Ich gehe davon aus, dass die meisten meiner Blog-Leser ihre Finanzen gut im Griff haben, ein Haushaltsbuch führen und so auch bei häufigen Kartenzahlungen nicht den Überblick über ihre Ausgaben verlieren. Wenn das bei dir noch nicht so sein sollte, verzichte lieber auf solche Karten. Ansonsten ist es eine gute Idee.

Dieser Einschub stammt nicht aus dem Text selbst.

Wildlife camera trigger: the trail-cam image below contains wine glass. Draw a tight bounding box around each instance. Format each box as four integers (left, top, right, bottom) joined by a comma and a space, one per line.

Wenn du dir eine solche Karte zulegst, bekommst du sogar noch 1.000 Punkte extra. Das entspricht 10 EUR. Hier kannst du dir das Angebot genauer anschauen: *
American Express Payback Card

Nr. 3: Payback-Punkte direkt auszahlen lassen

Das Beste zum Schluss. Ich habe es auch erst vor kurzem gefunden und vor etwa 14 Tagen meinen Newsletter-Lesern mitgeteilt. Daraufhin habe ich einige freudig-verblüffte Rückmeldungen erhalten. Anstelle Punkte gegen Gutscheine oder Prämien zu tauschen, lassen sich die ab 200 einlösbaren, also bereits ab einem Betrag von 2 EUR, direkt aufs Bankkonto auszahlen. Einfach über diese Adresse:

https://www.payback.de/pb/bargeld

Diese Adresse muss man sich merken, denn Payback verlinkt sie nirgends. So verfallen dir keine Punkte und du bekommst wirkliches Payback.